約半年間、2世帯を建設するために動きました。しかし、トラブルが色々と発生し、半年も掛けた割に、計画はほぼ進んでいませんでした。そして、2世帯を建てると決まった当初はテンションが上がって色々なことが見えていませんでしたが、遅々として計画が進まなかったことで、冷静に考える時間ができました。


以前も書きましたが、僕は元々2世帯に不安を抱えていました。と言うのも、僕と妻は共に2世帯で育っています。そして、「母と父方の家族が不仲で苦労した」という点で共通していたからです。僕は小学生のときに、2世帯で生活することになりました。我が家の場合、希望してというよりは、不可抗力的なきっかけによるものです。いざ2世帯で暮らしてみると、割と早々から両親と祖父母の間でトラブルが頻発しました。そして、その度、家の中はピリピリしました。

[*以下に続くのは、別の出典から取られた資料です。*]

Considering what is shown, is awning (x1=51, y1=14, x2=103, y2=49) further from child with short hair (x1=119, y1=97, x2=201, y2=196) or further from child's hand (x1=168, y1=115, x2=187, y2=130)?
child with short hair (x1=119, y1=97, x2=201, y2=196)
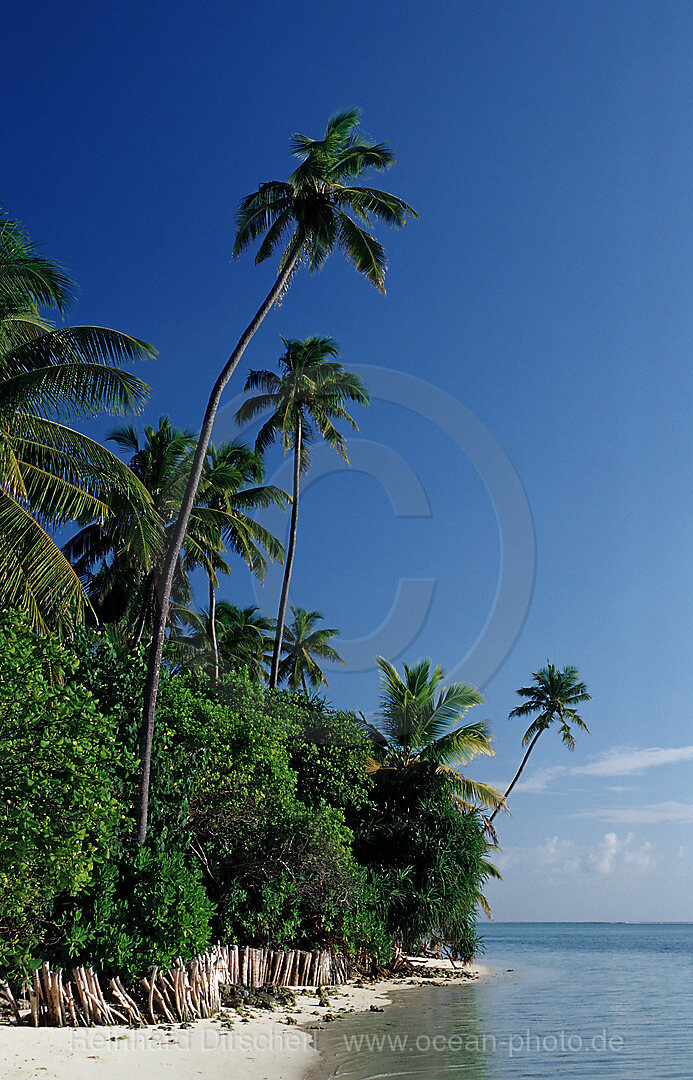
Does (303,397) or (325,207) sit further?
(303,397)

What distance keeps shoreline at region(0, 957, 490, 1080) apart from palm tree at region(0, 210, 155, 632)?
5.66m

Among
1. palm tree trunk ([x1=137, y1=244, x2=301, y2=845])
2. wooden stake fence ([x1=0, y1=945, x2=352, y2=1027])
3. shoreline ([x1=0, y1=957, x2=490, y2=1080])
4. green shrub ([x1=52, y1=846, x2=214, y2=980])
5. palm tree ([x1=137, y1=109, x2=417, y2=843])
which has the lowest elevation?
shoreline ([x1=0, y1=957, x2=490, y2=1080])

直接揉めているシーンを見ていないときでも、子どもながらにそんな空気感を敏感に察知するようになりました。偶然かもしれませんが、2世帯で生活をし始め、父と兄が立て続けに入院しています。今思い返してみると、各々、精神的なストレスが大きかったのだと感じています。そんなことも踏まえ、両親としても水回りや玄関も分ける「完全分離型の2世帯」を希望していました。しかし、僕の実家でも、途中で完全分離型にリフォームしています。分離させ、若干改善されたものの、解決には至りませんでした。もちろん、2世帯で仲良く暮らしている人たちもいます。そんな経験をしてる両親だからこそ、うまくやろうと努力してくれるかもしれません。しかし、考える時間が長くなるほど、僕の場合は不安が大きくなっていきました。


また、僕は「いずれ地方移住したい」と思っています。2世帯の場合、自分の家族(僕と妻、生まれたとしたら子ども)の意思だけで決めることが難しくなります。移住するとなったとき、もしローンが残っていたら、家を貸してその賃料をローン返済に充てたいと僕は思いますが、年老いた両親が「他人が住むこと」を嫌がることは想像に難くありません。また、介護が必要な状態にでもなっていたら、移住自体を猛反対されるでしょうし、僕自身もそんな状態で移住を決断できるかわかりません。


一方、僕の場合、2世帯で住むことの金銭的なメリットはすごく大きいです。調べるうちに「こだわり」が生まれてしまったこともあり、2世帯を選択肢から外すと、「今の会社で通勤が負担にならない地域で希望の家を建てる」ということは、宝くじでも当たらない限り、僕の給料では厳しいということもわかっていました。


リスク込で「理想の家」に住むことを選ぶか、リスクを回避して「理想の家」に住むことを断念するか。悩みました。しかし、これまで書いた2つの懸念はどちらも降って湧いた問題でもなんでもなくて、初めから考えられたことなんですよね。それが見えなくなってしまうくらい、「理想の家を建てることができる」ということは僕に取ってテンションの上がることだったと今はしみじみ思います。「恋は盲目」と言いますが、なんだか恋愛に似ているかもしれません。


そして、ふとしたきっかけで「2世帯を諦めよう」と決意しました。そのきっかけは家とは全く関係ないことでした。そしてそれを恐る恐る妻に話すと、意外にも二つ返事でオッケーしてくれました。てっきり「あれだけ工務店巡りした時間は何だったんだ!」と怒られると思いました。実は妻にも引っかかるものがあったようです。計画がなかなか進まなかった時間が、「自分の人生、もっと冷静に考えろよ」という神様からのメッセージだったと、今では思うようになりました。こうして2世帯を諦めることにしましたが、一度走り出すとなかなか止まることはできず、家探しは継続していくことになります。